“Nigeria Can Be Salvaged. But Not Without Economic Recovery” – Cheta Nwanze
Written by Smooth FM on October 2, 2019
According to Friedrich Hayek, the law of unintended consequences is that actions of people, and especially of governments, always have effects that are unanticipated or “unintended.”
This law of unintended consequences is one of the building blocks of economics. A simpler analogy for my lazy generation is in #GameOfThrones Season 5 when Cersei gave the High Sparrow power hoping that he would use that power to get her perceived enemies off her back.
He did what she wanted, but quickly turned the tables on her and had her put away.
Eventually, the only way she could get out of his grip was to stroll from one end of town to the other in her birthday suit.Essentially, her plan worked, but had the unintended consequence of ensnaring her as well.
Back in the 1960s, our country, Nigeria, had two economic corridors. These two corridors ran roughly alongside the old British rail lines.
Then the Civil War happened, and things changed.
Despite the NVNV thing, and despite that Ukpabi Asika did his level best to rebuild the East after the war, the end of the Gowon era put an end to all that, and the Eastern Economic Corridor was all but abandoned.
Don’t just take my word for it, the Lajaki Corridor because it starts from Lagos, passes through Kano, and terminates in Jibiya, has fancy plans, while for the Eastern Economic Corridor, in at least four years of searching, I have found zilch.
An unintended effect of the failure to build up the Eastern Economic Corridor is that, up until the recent Bandit Wars in the North-West, all of Nigeria’s major security threats were located firmly in the Eastern Economic Corridor.
It is not an accident that until the last four years, almost all of Nigeria’s primary security challenges were concentrated along the EEC.

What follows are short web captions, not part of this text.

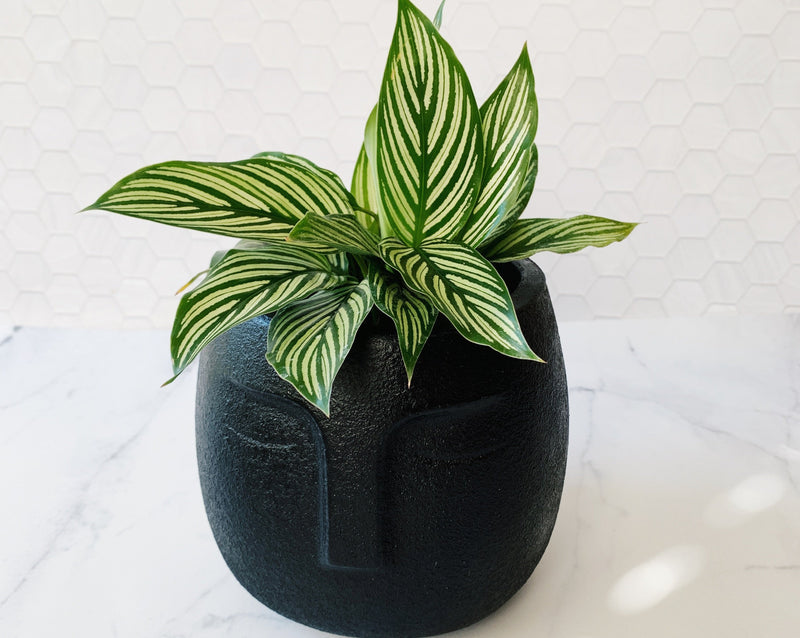 Face Planter in Matte Black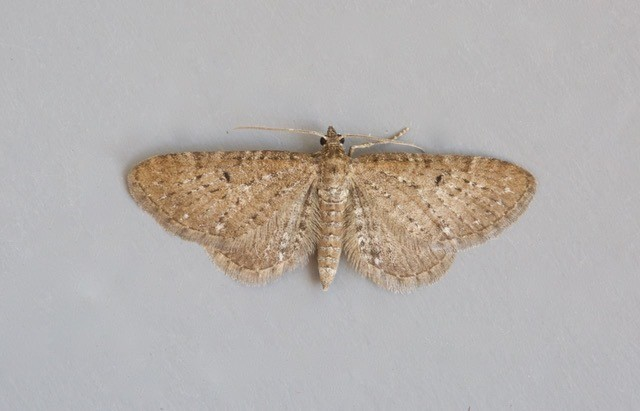 Eupithecia satyrata - Satyr Pug, Woodside Nurseries, Austerfield.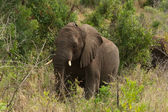 African elephant among the trees — Stock Photo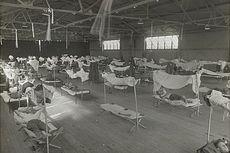 Flu 1918, Membunuh Satu Generasi dan Ubah Dunia Abad Ke-20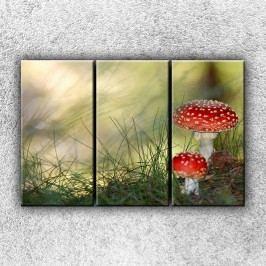 Muchomůrky 2 (90 x 60 cm) -  Třídílný obraz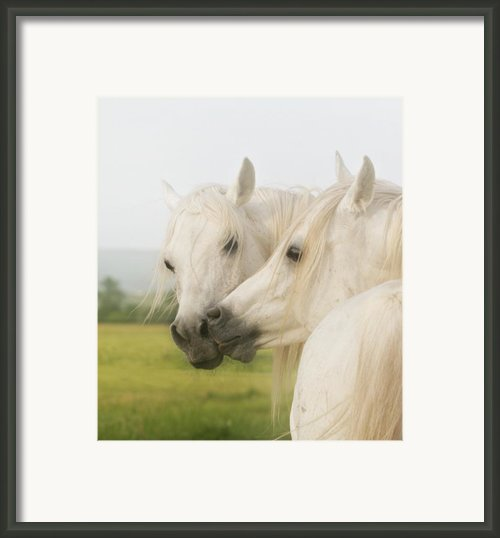 Horse Kiss Framed Print By El Luwanaya Arabians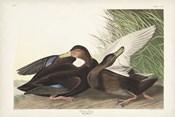 Pl 302 Dusky Duck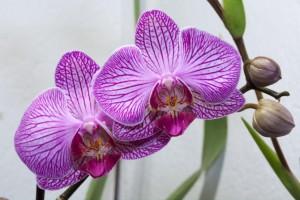 Orquídea_02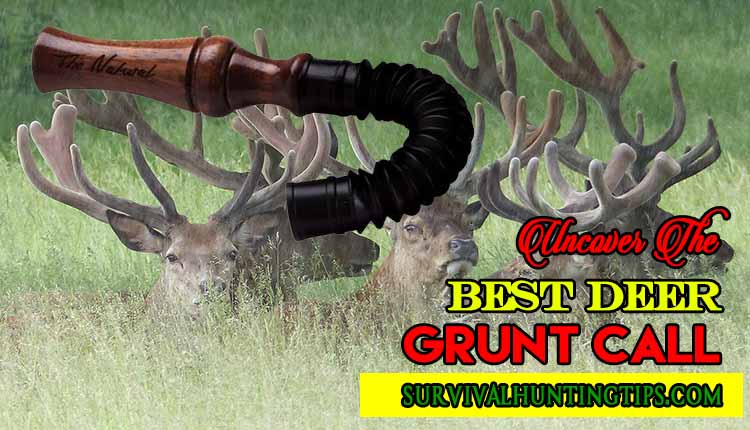 Uncover The Best Deer Grunt Call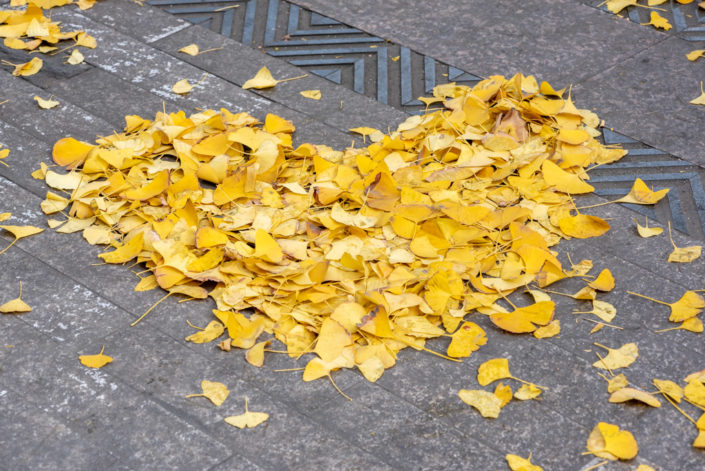 Heart shape made of yellow ginkgo leaves in the street in autumn in Chengdu, Sichuan province, China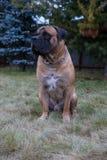 罕见的狗品种 一个美好的狗品种在绿色和琥珀色的草背景的南非Boerboel的特写镜头画象 免版税库存照片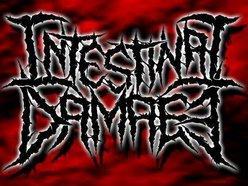 Image for Intestinal Damage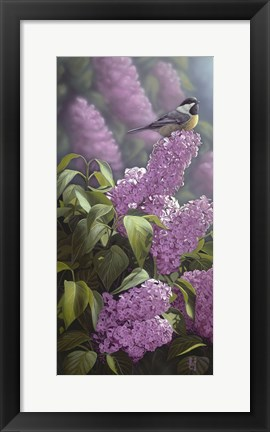 Framed Scents of Spring - Chickadee Print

Think Niger Delta militancy, #PastoralConflict, the first wave of kidnappings, #BokoHaram.
When people don’t trade with each other, as we saw in Europe, they end up fighting each other. Without access to goods and services, resentment quickly builds, which leads to conflict.
As a country, in order to be balanced and ensure that prosperity reaches the most Nigerians in the quickest possible time, we need to ensure that both the Lakaji Corridor and the EEC are up and running, and we also need to create another economic corridor. From South West to South East.
A people who do not trade with each other, will end up fighting with each other.
Nigeria can be salvaged. But not without economic recovery.